The case is of interest for present purposes because the pursuer was of
a nervous disposition, and that had exacerbated his symptoms; the psychological
component was, however, regarded as part of the consequences of
asbestosis. That is in accordance with
the view that I have taken in the last paragraph. Reference was also made to Stanners v Graham Builders Merchants Ltd, 1995 SLT 728, where Lord Morton
of Shuna would have awarded solatium of £30,000 (worth £40,931 at the date of
proof) for lung fibrosis, had it been asbestosis; a fairly broad brush approach
was taken in that case. In Myles v Glasgow District Council, 1994 SCLR 1112, Lord Abernethy
awarded solatium of £27,000 (worth £37,169 at date of proof) for asbestosis
causing a disability of approximately 25%. In McKenzie v Cape Building Products Ltd, 1995 SLT 695, affirmed
1995 SLT 701, Lord Penrose awarded solatium of £25,000 (£35,750 at the date of
proof) for asbestosis which caused breathlessness. The breathlessness inhibited the pursuer's
ability to work but did not amount to a material incapacity.
[45] Counsel for the pursuer submitted that an award in the range of
£25,000 to £30,000 would be appropriate as solatium.
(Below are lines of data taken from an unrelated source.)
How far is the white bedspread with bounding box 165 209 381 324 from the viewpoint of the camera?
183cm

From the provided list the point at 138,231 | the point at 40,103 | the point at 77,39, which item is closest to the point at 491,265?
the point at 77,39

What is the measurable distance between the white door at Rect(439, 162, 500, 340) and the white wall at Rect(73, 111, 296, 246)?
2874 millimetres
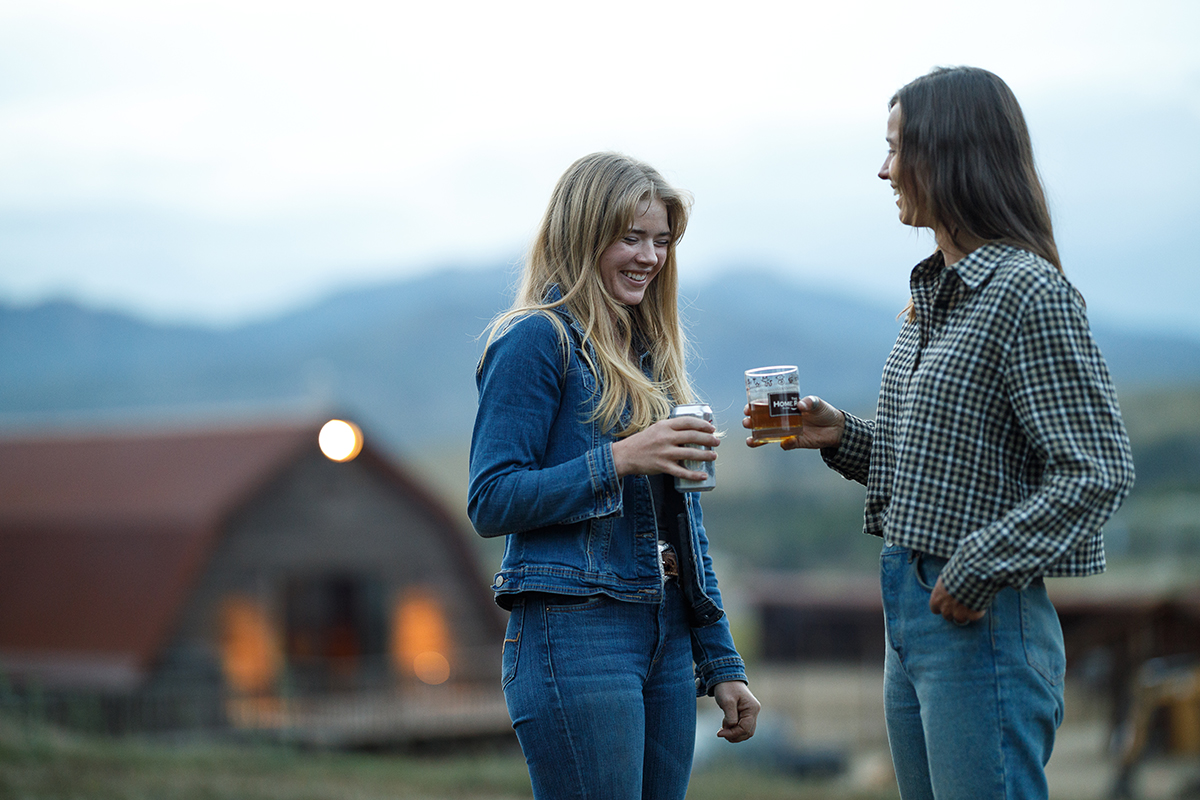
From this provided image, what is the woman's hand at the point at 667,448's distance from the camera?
96.6 inches

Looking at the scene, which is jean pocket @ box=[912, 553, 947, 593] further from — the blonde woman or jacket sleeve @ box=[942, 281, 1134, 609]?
the blonde woman

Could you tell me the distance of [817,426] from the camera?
2.80 metres

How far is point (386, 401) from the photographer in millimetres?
175625

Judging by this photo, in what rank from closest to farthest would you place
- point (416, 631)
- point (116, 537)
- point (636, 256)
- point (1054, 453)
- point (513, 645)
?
1. point (1054, 453)
2. point (513, 645)
3. point (636, 256)
4. point (116, 537)
5. point (416, 631)

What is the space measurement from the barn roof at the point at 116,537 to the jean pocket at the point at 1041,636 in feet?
52.6

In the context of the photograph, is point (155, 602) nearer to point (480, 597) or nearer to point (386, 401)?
point (480, 597)

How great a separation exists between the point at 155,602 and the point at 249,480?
7.36 feet

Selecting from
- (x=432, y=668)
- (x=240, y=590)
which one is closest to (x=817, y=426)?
(x=240, y=590)

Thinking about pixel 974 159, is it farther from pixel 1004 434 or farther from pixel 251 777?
pixel 251 777

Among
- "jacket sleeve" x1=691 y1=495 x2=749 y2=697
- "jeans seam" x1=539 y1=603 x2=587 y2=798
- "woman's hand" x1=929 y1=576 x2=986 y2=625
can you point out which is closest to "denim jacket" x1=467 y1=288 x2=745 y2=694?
"jacket sleeve" x1=691 y1=495 x2=749 y2=697

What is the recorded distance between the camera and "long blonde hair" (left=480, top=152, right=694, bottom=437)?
2.67 m

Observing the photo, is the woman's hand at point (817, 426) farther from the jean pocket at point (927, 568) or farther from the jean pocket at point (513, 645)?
the jean pocket at point (513, 645)

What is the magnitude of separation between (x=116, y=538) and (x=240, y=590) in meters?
1.99

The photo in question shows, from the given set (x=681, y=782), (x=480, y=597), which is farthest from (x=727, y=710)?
(x=480, y=597)
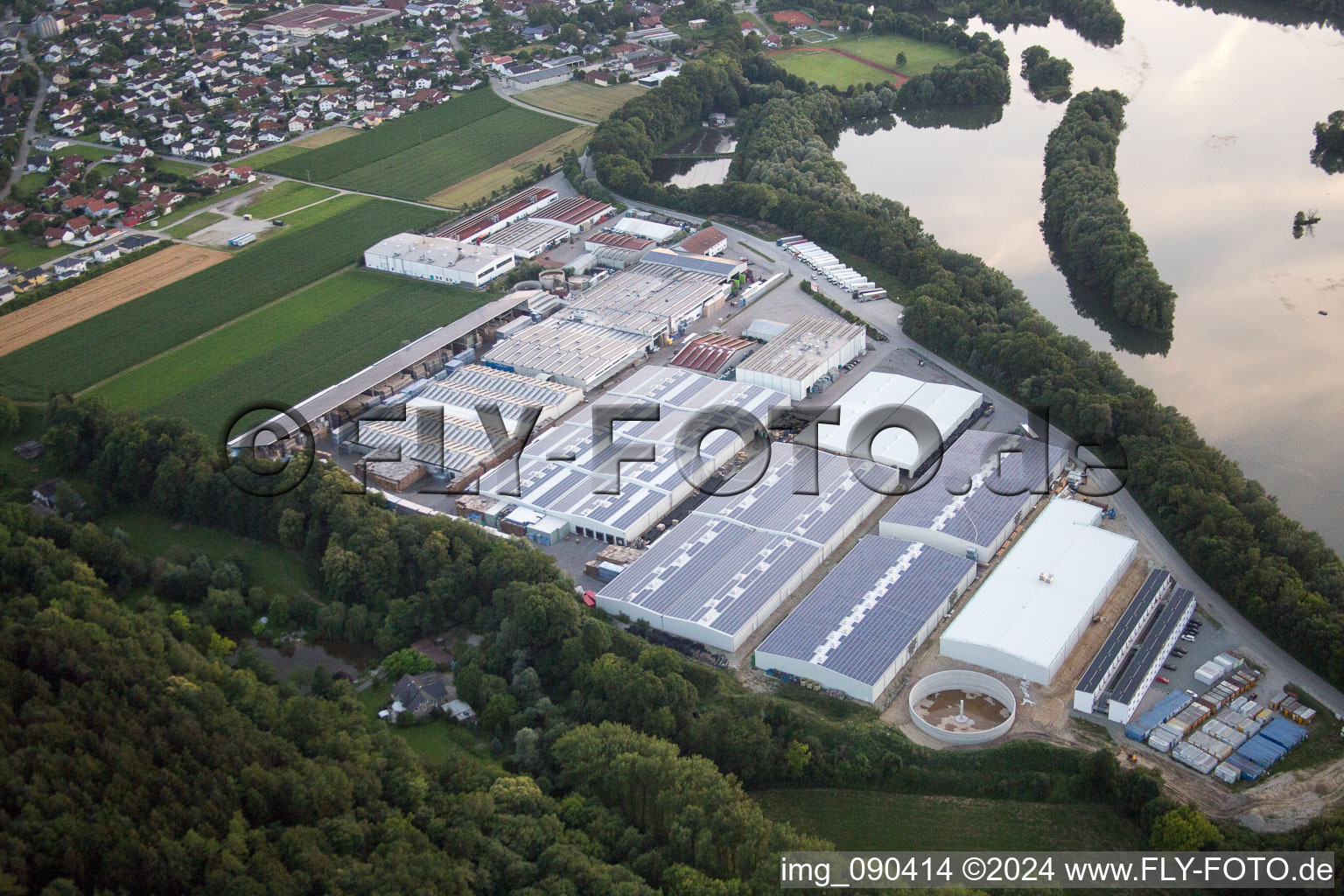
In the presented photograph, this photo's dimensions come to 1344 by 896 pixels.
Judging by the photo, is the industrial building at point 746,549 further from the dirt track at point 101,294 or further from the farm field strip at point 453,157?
the farm field strip at point 453,157

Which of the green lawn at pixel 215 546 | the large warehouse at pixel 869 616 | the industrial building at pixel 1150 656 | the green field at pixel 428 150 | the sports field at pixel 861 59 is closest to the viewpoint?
the industrial building at pixel 1150 656

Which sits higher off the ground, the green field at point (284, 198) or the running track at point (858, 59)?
the running track at point (858, 59)

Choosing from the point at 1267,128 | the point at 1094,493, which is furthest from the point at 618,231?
the point at 1267,128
He pointed out that in McKenzie v Barclay Curle Ltd the
pursuer was younger than the present pursuer, and the Lord Ordinary
pointed out that the degree of disability was particularly severe. In Kerr,
the pursuer was younger, and had a relatively high (10%) risk of contracting
lung cancer; in the present case that risk was assessed at 5 per cent. In Stanners
the pursuer's life expectancy was only five years, and consequently the
case seemed rather more serious than the present. In Myles
the symptoms were, it was submitted, not dissimilar to the present case; if
anything they were less severe. The
pursuer was, however, younger. In McKenzie v Cape Building Products Ltd, the pursuer was younger than the
present pursuer, and his risk of lung cancer was 10%. The fibrosis was progressive. In the Inner House the award of £25,000 was
said not to the wholly unreasonable; I note that the Lord Justice Clerk stated
that it fell comfortably within the range of awards cited.
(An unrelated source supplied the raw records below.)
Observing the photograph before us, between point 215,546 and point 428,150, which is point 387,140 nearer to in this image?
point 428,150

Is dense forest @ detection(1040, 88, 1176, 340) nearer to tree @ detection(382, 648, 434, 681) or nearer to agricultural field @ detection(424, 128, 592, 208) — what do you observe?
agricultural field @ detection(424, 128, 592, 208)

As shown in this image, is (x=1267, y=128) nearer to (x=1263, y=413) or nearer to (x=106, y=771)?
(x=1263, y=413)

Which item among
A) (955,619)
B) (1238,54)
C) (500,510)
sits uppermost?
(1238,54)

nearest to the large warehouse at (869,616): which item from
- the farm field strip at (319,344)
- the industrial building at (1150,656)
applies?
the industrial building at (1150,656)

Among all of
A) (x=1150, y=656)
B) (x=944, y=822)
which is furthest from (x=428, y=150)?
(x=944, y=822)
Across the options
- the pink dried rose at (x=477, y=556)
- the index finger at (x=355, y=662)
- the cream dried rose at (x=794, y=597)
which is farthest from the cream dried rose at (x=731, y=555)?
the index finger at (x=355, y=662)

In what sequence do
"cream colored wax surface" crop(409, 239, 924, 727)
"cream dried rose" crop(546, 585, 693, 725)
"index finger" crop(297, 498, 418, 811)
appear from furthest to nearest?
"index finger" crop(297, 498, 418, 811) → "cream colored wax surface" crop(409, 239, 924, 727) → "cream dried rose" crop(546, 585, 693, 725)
[46] In all the circumstances I am of opinion that an appropriate
award of solatium would be £38,000. The
present case appears to me to be somewhat more serious than McKenzie v Cape Building Products Ltd, where the pursuer did not suffer from
a material incapacity. I think that the
awards made in McKenzie v Barclay Curle Ltd and Kerr provide a reasonably good
guide. In the former case the disability
attributable to asbestos-related conditions was assessed at 25 per cent, and in
the latter case at 30 per cent. In the
present case the level of disability is assessed at 25 per cent or slightly
greater. The pursuer is, however,
slightly older than the pursuers in those cases, and I have taken that into
account. In the present case there is no
loss of life expectancy. I would
accordingly have attributed one-third of the solatium to the past, and would
have awarded interest at 4 per cent per annum from 1 January 2002, the approximate date when the pursuer's
problems started, to the date of the award, and interest at the rate of 8 per cent
from the date of decree. So far as
earnings loss is concerned, I would have awarded interest at the rate of 4 per cent
per annum from 8 June 2002
on £1400 and the same rate from 1
February 2003 on £25,000.
Those rates would have continued until 6 August 2005, immediately before the pursuer gave up
work; interest of 8 per cent would have been awarded thereafter. Finally, I should note that it was agreed
that, if any award were made, it should be divided among the defenders in the
following proportions: 2.5 per cent against the first defenders, 82.5 per cent
against the second defenders and 15 per cent against the third defenders.
[47] For the reasons stated above, however, I will assoilzie the
defenders from the conclusions of the summons.